Earth Overshoot Day is computed by the Global Footprint Network. Our planet’s biocapacity (the amount of ecological resources Earth is able to generate that year) is divided by humanity’s Ecological Footprint (humanity’s demand for that year), and then multiplied by 365 (the number of days in a year).
(Planet’s Biocapacity / Humanity’s Ecological Footprint) x 365 = Earth Overshoot Day
Comparison to previous years
The annual dates are calculated accordingly to the data set of each year.

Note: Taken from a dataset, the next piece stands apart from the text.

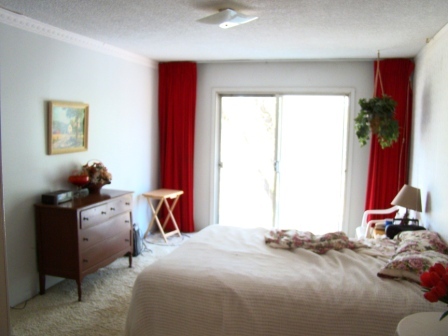 12221 Sandstone Drive Redding, CA 96003 - Photo 30 of 33 a bedroom with a bed and a window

Consequently, it is inaccurate to simply look at media accounts from previous years to determine past Earth Overshoot Days, as improved historical data and collection methods can shift the day significantly.
In the past 40 years, the date has shifted by 5 months: from December to July. On a positive note, however, the rate Earth Overshoot Day has moved up on the calendar has slowed to less than one day a year on average in recent years.
The precise Overshoot Day is less significant than the magnitude of ecological overshoot reflected by the Ecological Footprint. Food industry uses half of our biocapacity. Here is a list of actions promoted by the #MoveTheDate movement that we can take to prevent resource inefficiency in food production. Reducing meat consumption by 50% will delay Overshoot by 17 days while cutting food waste in half will delay Earth Overshoot Day by a further 13 more days. This also reflects 2 sustainable goals by the United Nations (UN): zero hunger and responsible consumption and production.